→ **GIVEN REQUEST**
Please output exactly the run of lines that starts at the line with "From the candidates" and ends at the last line of the records below.

→ **GIVEN DATA**
_____
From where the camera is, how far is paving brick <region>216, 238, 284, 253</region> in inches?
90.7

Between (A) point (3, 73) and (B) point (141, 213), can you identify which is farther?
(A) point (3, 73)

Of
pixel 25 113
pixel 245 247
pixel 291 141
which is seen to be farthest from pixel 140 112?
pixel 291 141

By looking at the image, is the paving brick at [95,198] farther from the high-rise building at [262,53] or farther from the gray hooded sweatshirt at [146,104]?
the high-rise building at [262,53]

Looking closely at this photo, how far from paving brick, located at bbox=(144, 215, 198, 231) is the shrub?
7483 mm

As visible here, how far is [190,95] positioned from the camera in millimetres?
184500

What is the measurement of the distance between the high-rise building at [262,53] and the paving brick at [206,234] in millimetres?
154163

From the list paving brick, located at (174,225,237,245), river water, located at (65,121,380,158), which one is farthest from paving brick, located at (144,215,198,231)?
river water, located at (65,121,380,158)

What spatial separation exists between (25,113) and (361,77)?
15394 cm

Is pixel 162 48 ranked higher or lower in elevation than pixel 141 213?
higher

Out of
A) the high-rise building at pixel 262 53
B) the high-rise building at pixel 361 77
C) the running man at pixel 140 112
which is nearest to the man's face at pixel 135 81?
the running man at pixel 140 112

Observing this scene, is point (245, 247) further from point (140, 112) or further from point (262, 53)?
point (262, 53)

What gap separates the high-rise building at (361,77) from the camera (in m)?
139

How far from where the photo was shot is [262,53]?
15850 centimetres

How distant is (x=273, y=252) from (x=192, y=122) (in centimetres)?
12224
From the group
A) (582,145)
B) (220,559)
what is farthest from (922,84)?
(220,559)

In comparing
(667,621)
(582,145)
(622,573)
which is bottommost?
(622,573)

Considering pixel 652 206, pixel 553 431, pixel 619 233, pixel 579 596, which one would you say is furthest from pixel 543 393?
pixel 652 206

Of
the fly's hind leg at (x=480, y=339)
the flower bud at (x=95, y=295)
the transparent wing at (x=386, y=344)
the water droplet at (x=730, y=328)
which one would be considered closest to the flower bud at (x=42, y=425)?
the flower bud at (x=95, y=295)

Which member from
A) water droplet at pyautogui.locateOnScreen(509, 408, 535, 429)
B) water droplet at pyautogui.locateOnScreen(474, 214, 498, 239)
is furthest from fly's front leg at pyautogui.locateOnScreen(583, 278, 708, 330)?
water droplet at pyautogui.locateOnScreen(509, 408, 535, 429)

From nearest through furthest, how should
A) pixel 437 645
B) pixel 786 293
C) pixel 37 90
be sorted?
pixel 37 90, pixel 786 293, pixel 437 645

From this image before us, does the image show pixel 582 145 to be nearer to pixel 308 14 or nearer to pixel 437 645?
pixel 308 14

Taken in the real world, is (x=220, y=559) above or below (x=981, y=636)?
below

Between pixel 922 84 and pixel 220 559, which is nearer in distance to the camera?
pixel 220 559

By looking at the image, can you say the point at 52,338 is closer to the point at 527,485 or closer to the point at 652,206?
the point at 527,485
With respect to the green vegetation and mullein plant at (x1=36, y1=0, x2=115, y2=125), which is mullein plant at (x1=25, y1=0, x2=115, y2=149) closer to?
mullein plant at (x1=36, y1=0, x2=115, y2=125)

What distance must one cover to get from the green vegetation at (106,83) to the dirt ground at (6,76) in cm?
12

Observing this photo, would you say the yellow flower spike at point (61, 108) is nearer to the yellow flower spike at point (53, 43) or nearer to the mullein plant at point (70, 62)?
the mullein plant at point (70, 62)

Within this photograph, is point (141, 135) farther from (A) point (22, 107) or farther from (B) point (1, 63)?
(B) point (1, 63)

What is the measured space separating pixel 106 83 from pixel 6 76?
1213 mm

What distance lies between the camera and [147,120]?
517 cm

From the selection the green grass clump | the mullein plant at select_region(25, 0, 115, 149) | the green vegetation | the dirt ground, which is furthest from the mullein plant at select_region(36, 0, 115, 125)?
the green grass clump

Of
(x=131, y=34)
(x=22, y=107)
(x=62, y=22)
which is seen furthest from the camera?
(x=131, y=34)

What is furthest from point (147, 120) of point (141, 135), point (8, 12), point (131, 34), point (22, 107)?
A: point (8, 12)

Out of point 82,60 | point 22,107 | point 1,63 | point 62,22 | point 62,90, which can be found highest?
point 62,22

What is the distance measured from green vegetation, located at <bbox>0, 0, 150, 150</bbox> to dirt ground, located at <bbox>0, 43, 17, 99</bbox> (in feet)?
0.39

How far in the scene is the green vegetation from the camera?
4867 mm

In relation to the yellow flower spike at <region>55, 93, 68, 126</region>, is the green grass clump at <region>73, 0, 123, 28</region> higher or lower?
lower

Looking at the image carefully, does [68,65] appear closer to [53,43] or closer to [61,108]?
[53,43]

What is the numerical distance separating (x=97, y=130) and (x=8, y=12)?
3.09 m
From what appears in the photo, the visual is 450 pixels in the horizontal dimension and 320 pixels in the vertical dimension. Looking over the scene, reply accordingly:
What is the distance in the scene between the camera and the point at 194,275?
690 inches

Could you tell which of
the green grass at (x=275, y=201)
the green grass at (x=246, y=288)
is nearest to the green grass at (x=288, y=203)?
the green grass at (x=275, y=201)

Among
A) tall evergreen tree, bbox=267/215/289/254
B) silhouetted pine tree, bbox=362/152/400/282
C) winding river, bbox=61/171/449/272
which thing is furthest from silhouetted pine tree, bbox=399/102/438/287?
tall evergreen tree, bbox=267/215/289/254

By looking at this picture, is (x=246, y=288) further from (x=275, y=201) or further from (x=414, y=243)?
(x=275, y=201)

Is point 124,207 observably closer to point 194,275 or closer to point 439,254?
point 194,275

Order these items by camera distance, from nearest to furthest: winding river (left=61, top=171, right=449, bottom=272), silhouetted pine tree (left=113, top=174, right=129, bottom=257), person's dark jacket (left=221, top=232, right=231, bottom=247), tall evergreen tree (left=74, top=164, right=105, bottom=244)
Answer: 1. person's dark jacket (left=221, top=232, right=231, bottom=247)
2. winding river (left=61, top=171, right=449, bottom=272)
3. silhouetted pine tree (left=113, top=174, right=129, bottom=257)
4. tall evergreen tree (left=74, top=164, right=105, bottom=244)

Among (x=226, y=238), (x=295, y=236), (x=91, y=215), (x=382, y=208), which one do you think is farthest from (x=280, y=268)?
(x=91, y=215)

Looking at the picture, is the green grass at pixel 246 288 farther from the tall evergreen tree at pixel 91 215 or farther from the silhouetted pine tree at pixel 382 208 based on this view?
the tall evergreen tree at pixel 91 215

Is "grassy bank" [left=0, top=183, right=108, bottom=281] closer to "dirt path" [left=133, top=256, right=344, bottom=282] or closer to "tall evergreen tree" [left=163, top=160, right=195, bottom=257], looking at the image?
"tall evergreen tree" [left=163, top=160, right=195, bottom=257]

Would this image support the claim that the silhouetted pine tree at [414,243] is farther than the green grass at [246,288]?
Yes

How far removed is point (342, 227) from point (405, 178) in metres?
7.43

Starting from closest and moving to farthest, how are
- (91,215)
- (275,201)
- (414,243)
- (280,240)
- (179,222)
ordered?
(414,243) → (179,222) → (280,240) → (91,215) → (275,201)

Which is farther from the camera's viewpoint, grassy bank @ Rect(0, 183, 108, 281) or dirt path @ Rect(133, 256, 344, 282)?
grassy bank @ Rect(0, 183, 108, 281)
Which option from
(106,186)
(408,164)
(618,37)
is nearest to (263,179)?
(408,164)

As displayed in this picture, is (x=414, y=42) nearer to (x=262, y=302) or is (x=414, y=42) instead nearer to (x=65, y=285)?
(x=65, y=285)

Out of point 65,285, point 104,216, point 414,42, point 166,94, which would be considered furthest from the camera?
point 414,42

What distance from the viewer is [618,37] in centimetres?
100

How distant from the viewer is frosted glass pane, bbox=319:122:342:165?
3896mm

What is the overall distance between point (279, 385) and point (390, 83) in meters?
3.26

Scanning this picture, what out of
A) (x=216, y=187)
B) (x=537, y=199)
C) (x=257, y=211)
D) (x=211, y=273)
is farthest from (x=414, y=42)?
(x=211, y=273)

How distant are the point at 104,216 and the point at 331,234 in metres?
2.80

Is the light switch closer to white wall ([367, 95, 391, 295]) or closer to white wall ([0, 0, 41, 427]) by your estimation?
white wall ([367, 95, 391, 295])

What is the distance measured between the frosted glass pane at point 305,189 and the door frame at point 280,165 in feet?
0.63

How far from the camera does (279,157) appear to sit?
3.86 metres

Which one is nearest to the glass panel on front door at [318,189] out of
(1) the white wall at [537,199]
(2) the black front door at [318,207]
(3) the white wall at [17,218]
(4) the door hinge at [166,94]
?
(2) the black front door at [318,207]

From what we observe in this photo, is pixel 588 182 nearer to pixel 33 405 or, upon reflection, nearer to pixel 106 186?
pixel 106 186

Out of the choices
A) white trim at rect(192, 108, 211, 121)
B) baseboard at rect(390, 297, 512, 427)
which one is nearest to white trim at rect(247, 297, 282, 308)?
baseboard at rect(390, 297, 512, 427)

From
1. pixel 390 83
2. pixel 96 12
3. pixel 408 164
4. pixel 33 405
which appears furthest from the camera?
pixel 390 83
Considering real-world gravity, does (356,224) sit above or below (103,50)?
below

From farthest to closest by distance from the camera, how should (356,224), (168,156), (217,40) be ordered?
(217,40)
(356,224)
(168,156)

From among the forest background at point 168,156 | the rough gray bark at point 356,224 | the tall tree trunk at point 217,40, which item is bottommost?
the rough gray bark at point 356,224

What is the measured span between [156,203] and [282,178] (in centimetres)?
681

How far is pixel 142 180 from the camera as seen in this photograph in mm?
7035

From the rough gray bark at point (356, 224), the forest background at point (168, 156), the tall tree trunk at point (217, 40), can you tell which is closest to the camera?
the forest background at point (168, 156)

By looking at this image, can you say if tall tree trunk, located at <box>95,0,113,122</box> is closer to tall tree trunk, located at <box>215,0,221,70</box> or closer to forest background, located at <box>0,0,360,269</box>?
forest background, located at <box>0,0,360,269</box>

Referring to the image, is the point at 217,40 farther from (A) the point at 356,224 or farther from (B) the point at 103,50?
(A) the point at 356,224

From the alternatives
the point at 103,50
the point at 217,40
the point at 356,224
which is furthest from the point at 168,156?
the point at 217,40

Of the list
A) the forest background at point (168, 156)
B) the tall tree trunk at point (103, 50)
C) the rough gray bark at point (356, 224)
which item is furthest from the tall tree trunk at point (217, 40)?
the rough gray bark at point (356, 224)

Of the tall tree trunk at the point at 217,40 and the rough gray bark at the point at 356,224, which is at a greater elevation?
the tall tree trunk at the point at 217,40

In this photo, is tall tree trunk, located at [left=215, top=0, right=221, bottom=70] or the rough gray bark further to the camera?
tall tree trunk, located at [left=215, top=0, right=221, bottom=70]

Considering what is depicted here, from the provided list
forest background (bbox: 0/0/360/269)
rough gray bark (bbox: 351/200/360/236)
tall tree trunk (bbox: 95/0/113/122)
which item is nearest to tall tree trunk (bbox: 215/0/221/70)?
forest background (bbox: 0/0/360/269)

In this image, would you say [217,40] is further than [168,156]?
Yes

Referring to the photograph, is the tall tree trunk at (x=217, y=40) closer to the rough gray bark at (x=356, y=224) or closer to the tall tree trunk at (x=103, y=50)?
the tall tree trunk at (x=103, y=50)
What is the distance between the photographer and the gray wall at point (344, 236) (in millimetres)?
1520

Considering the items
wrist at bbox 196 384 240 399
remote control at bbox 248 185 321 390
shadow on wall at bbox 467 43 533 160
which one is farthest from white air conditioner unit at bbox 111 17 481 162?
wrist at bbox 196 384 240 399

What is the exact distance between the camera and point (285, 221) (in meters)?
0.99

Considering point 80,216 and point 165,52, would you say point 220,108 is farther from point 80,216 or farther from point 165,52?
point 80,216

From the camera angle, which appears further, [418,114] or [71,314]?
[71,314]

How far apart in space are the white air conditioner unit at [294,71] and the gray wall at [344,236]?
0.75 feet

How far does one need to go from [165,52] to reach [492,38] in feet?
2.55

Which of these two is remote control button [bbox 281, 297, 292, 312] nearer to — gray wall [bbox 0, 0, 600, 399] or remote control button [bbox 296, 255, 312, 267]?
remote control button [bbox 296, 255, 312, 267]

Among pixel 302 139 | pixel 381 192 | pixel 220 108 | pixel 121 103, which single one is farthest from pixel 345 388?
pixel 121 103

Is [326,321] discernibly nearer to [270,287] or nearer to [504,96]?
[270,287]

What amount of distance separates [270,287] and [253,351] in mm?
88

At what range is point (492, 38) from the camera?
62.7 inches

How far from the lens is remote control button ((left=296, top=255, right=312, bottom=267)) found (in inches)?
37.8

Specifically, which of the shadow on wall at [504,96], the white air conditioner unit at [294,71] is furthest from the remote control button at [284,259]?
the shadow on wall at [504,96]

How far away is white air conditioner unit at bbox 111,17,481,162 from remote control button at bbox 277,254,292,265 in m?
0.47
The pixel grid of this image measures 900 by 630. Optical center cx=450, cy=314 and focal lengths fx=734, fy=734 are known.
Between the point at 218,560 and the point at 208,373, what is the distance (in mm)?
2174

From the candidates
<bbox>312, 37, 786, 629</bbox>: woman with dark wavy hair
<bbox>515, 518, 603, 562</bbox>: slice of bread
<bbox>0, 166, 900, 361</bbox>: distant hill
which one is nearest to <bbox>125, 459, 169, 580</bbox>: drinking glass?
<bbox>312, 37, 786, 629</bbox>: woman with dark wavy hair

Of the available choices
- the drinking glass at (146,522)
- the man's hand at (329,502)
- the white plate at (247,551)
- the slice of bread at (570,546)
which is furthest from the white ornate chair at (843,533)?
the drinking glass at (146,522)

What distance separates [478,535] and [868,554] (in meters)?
_____
→ **FINAL ANSWER**
From the candidates
<bbox>312, 37, 786, 629</bbox>: woman with dark wavy hair
<bbox>515, 518, 603, 562</bbox>: slice of bread
<bbox>0, 166, 900, 361</bbox>: distant hill
which one is nearest to <bbox>125, 459, 169, 580</bbox>: drinking glass?
<bbox>312, 37, 786, 629</bbox>: woman with dark wavy hair

Of the available choices
- the drinking glass at (146,522)
- the man's hand at (329,502)
- the white plate at (247,551)
- the slice of bread at (570,546)
which is furthest from the white ornate chair at (843,533)?
the drinking glass at (146,522)

What distance separates [478,535] and [868,554] (in meters)?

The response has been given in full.